What is required: Lines before the one containing "What is the measured" are excluded; retype that line and all remaining lines of the material exactly.

--

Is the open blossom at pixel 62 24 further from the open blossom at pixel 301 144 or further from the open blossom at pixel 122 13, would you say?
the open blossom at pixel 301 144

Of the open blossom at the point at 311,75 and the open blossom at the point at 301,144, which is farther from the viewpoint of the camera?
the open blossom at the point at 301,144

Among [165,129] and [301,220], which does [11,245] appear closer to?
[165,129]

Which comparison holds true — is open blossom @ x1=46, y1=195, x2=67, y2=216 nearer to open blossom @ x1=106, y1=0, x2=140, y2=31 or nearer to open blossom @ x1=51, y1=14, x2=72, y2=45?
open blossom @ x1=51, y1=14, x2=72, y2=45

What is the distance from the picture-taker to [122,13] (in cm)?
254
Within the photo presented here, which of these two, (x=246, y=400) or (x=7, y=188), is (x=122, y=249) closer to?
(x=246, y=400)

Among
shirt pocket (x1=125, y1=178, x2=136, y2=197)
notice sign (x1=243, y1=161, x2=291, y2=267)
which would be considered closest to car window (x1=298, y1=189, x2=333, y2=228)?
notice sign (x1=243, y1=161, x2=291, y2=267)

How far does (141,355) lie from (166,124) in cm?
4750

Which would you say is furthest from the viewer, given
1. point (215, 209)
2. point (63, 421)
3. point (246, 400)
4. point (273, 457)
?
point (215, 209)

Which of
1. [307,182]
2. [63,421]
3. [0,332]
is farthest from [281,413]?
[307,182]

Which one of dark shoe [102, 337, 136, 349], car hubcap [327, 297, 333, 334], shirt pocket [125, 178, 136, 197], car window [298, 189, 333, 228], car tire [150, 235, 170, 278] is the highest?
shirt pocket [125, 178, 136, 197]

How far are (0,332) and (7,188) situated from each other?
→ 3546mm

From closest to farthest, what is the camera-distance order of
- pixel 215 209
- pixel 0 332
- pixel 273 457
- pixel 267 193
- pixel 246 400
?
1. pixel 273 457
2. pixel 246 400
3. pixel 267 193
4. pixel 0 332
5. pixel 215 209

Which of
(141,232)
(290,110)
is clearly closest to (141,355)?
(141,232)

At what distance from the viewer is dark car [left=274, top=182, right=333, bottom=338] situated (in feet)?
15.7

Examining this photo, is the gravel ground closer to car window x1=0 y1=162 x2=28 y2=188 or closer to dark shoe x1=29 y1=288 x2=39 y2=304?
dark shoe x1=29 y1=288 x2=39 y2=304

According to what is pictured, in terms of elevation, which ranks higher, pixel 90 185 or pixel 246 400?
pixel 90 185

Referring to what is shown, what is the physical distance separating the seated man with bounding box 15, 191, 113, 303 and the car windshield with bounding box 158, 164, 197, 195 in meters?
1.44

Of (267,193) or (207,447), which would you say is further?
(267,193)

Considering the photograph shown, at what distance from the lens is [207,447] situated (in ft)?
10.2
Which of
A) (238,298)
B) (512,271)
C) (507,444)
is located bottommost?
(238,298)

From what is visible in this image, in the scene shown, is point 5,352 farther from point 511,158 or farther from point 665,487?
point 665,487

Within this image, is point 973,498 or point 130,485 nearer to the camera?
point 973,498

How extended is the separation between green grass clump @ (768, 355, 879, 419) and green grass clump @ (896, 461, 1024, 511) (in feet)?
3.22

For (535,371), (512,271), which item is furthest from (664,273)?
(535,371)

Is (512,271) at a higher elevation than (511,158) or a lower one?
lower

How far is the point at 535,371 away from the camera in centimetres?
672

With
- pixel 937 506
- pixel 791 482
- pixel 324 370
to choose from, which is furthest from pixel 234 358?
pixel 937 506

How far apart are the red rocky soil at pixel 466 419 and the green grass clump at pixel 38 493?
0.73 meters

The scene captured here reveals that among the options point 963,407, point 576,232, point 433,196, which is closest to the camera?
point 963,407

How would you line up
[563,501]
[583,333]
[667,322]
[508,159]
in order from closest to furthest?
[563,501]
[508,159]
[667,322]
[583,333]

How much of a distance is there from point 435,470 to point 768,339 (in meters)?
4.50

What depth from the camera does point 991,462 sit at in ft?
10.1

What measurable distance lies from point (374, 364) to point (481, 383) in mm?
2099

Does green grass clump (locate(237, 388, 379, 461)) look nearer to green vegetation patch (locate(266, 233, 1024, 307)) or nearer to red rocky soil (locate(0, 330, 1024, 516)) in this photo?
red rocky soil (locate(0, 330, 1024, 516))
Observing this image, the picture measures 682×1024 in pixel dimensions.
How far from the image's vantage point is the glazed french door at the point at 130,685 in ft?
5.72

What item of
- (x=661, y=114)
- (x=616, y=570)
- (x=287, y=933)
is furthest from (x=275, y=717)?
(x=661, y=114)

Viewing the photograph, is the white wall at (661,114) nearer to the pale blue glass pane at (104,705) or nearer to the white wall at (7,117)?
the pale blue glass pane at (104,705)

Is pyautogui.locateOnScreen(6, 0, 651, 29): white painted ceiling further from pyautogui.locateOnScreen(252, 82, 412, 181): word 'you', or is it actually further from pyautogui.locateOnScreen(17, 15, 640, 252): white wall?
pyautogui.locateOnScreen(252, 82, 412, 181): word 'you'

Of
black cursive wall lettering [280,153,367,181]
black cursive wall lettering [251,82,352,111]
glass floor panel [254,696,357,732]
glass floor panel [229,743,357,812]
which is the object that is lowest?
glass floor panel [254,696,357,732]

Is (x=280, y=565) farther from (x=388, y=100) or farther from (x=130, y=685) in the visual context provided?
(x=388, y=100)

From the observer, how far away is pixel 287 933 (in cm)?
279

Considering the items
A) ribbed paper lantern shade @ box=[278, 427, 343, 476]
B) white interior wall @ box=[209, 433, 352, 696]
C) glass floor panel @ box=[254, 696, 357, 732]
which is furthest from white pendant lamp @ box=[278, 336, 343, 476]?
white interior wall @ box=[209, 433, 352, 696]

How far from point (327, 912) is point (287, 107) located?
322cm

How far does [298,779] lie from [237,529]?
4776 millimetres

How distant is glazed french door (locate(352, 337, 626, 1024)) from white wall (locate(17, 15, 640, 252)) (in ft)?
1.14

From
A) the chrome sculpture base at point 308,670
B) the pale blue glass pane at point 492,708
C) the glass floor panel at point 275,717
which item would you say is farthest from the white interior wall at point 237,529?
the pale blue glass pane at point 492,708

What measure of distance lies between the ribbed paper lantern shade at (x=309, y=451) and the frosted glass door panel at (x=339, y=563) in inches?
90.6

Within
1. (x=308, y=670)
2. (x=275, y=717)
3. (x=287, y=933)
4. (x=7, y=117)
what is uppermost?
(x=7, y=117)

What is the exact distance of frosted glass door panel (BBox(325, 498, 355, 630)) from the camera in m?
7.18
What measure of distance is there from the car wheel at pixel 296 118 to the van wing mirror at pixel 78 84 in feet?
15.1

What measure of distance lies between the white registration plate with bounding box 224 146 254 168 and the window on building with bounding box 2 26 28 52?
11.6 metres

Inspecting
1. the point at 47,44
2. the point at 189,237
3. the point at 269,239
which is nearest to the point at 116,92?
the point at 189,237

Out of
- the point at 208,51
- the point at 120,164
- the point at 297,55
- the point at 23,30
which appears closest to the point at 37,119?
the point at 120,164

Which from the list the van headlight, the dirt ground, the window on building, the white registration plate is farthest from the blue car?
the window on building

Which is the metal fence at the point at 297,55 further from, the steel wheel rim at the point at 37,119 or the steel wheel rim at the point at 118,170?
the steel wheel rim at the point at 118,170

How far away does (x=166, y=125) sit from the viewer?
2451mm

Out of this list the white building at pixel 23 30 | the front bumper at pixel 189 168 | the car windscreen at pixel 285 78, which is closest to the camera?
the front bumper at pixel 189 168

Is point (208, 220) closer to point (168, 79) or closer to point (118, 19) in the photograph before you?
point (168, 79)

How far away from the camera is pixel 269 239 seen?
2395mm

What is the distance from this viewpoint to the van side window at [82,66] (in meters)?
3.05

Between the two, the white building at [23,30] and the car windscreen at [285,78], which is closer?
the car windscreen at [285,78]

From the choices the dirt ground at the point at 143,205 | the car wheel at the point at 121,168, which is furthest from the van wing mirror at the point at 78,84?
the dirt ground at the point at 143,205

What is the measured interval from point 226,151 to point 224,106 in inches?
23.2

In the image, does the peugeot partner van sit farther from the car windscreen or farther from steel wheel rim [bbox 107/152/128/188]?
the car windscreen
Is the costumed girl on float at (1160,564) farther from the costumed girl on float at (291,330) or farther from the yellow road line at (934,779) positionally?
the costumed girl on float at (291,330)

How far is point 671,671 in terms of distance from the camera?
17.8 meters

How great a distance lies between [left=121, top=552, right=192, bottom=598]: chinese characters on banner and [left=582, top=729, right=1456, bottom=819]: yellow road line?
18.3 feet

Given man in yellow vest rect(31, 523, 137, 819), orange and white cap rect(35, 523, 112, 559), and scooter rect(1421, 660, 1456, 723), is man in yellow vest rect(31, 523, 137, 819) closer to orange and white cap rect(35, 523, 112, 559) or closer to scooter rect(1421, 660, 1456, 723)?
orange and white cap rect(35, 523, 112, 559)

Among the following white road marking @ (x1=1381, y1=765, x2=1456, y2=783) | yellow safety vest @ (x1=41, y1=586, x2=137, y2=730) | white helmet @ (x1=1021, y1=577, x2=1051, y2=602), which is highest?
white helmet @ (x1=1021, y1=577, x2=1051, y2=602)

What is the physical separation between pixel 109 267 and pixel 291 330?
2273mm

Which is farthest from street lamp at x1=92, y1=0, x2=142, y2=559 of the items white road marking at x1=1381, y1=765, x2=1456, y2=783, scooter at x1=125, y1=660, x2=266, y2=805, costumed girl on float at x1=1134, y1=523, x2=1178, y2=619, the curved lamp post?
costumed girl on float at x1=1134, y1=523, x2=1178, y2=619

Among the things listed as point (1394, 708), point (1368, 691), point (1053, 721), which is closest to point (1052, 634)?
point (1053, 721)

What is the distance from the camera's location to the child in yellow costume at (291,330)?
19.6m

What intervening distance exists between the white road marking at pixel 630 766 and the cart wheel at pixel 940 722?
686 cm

--

Task solution:
What is the measured interval from point 226,151 to point 224,106 in inches?
23.2

In the image, does the peugeot partner van sit farther from the car windscreen or farther from steel wheel rim [bbox 107/152/128/188]?
the car windscreen
Is the costumed girl on float at (1160,564) farther from the costumed girl on float at (291,330) or farther from the yellow road line at (934,779) positionally?
the costumed girl on float at (291,330)

How far is point 671,671 in terms of distance from the camera?
17.8 meters

How great a distance lies between [left=121, top=552, right=192, bottom=598]: chinese characters on banner and [left=582, top=729, right=1456, bottom=819]: yellow road line?
18.3 feet

Given man in yellow vest rect(31, 523, 137, 819), orange and white cap rect(35, 523, 112, 559), and scooter rect(1421, 660, 1456, 723), is man in yellow vest rect(31, 523, 137, 819) closer to orange and white cap rect(35, 523, 112, 559) or closer to scooter rect(1421, 660, 1456, 723)?
orange and white cap rect(35, 523, 112, 559)

Among the following white road marking @ (x1=1381, y1=765, x2=1456, y2=783) | yellow safety vest @ (x1=41, y1=586, x2=137, y2=730) | white helmet @ (x1=1021, y1=577, x2=1051, y2=602), which is highest?
white helmet @ (x1=1021, y1=577, x2=1051, y2=602)

What is the physical separation between pixel 109 267 and pixel 291 330?
2273mm

Which is farthest from street lamp at x1=92, y1=0, x2=142, y2=559 of the items white road marking at x1=1381, y1=765, x2=1456, y2=783, scooter at x1=125, y1=660, x2=266, y2=805, costumed girl on float at x1=1134, y1=523, x2=1178, y2=619, the curved lamp post?
costumed girl on float at x1=1134, y1=523, x2=1178, y2=619

Among the things listed as point (1394, 708), point (1368, 691), point (1053, 721), which is closest to point (1052, 634)?
point (1053, 721)

What is the distance from the camera's location to the child in yellow costume at (291,330)?
19.6m

What intervening distance exists between the white road marking at pixel 630 766 and the cart wheel at pixel 940 722?
686 cm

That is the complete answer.